Very much appreciated!

Assuming I lose my home internet connection is there a way to set my node as offline using my mobile device’s cellular connection?

My thinking, please correct me if I am wrong, is that I would run the node as online and participating but when I receive notice that my internet dropped out I can jump on my mobile phone and submit a transaction using the official “Algrorand Wallet” app on my Android phone to mark it as offline.

I’ve reviewed the “Register Offline” documentation but my limited experience limits my comprehension (for now).

On the tutorials page there is a “Setup Node using Raspberry Pi” tutorial which is great. But I think what is needed is a video “managing” said node. I have experience creating video tutorials and would be happy to volunteer in creating one for this case. Just need someone to help me experiment with the above and I have a decent amount of Algo’s to spare for testing.

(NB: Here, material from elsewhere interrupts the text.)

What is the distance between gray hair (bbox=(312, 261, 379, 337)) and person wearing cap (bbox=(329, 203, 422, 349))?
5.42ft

Either way, very much appreciate your time and information @cusma

Love being a part, albeit small, of this great community. Long live the Algorand blockchain.

Currently is not possible to write, sign and send an offline key registration transaction from the Mobile Wallet. You should generate the offline key registration transaction using goal on the Raspberry Pi and sign it with your Nano Ledger following these steps (I’m assuming you are using those equipments due to thread’s title). Then you should have a “back-up” end-point of a synced node (or maybe a third party node as a service) to submit the transaction to the network.

It would be a great content for a tutorial on the Developer Portal.